### Goal of the exercise
Search the entries for the word "info". Copy every line that holds it.

Source data:

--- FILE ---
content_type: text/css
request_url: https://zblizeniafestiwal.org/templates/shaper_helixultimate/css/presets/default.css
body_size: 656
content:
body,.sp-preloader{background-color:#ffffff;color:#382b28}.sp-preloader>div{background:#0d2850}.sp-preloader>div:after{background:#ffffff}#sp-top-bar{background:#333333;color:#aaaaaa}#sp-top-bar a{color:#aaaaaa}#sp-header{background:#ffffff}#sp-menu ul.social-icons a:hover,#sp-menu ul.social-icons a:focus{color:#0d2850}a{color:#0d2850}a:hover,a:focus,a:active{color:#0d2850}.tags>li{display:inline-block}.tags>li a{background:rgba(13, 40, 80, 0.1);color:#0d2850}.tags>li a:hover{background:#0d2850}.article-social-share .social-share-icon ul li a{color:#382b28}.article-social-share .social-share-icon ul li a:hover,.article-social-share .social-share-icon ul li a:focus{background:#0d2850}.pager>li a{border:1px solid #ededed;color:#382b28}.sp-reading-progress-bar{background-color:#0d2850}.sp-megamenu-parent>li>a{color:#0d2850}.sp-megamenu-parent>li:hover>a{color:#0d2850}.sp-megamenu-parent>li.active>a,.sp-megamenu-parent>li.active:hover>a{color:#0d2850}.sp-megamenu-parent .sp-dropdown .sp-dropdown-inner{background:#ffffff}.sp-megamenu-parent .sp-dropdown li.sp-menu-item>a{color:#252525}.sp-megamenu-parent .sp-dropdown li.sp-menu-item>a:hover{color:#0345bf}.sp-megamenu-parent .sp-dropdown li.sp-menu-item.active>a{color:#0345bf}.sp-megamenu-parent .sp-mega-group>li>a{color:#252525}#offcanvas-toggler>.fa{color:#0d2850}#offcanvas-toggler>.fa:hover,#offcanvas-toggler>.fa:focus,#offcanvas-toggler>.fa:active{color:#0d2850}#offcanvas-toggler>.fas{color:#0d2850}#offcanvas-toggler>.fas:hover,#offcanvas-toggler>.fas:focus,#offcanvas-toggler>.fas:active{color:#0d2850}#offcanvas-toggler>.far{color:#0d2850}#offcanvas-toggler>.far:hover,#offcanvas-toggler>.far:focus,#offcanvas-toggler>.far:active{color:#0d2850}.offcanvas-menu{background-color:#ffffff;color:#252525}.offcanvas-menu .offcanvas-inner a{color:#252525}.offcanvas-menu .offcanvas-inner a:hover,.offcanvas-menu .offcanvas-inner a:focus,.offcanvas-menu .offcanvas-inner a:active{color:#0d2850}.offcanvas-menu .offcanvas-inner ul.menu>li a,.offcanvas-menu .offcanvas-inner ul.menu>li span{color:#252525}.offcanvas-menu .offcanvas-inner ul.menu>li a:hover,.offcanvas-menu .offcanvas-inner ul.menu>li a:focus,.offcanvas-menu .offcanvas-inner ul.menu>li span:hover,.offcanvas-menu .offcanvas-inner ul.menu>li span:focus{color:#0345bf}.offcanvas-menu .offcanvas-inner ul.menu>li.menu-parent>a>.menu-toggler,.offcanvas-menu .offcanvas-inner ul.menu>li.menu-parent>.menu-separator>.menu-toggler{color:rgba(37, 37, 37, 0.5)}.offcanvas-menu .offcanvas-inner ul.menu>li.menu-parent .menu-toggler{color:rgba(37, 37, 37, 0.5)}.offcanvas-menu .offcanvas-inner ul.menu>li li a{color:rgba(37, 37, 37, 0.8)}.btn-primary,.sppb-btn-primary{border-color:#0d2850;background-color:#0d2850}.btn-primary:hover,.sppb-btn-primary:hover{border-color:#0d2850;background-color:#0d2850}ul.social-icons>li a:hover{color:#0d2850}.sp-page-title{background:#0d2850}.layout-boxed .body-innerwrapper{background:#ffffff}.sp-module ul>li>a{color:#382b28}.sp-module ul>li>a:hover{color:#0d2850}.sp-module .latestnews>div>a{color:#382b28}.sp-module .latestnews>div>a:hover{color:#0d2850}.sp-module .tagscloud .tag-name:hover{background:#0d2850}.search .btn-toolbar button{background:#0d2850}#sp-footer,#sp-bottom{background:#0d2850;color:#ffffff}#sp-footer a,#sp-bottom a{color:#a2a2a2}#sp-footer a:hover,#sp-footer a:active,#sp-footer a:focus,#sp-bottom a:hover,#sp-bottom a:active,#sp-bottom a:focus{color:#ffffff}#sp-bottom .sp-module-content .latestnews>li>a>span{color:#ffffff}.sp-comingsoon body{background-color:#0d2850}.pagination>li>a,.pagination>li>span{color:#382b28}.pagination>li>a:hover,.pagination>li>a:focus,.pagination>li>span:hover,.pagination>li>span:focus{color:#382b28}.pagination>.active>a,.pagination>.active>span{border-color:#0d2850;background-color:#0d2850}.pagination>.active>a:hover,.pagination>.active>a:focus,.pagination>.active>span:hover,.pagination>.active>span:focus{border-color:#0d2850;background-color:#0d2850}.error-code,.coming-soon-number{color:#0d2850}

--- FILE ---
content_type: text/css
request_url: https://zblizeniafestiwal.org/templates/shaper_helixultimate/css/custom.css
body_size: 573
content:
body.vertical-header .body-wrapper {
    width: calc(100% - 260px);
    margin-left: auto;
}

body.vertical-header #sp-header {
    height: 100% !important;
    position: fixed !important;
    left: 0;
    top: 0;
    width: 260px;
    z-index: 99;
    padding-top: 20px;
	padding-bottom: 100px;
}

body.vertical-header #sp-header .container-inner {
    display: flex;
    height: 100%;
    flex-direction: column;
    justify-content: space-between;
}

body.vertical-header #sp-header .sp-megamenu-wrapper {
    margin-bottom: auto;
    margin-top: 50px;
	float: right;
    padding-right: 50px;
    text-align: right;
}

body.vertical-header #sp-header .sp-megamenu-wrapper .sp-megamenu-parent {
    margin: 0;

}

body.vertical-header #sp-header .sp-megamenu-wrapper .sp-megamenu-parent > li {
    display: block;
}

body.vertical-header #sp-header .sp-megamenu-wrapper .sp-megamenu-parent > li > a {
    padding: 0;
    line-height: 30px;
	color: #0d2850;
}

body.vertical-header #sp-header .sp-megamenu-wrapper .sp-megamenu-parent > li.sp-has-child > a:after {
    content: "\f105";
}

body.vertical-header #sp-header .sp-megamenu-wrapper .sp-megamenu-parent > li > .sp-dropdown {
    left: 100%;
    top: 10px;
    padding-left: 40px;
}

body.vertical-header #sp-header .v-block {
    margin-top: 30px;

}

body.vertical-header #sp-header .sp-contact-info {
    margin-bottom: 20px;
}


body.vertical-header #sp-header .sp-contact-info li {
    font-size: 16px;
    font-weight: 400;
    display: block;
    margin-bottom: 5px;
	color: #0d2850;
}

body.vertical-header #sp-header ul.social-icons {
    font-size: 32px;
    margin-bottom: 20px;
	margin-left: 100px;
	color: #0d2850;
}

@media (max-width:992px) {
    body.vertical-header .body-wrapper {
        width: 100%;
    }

### Your response
body.vertical-header #sp-header .sp-contact-info {
body.vertical-header #sp-header .sp-contact-info li {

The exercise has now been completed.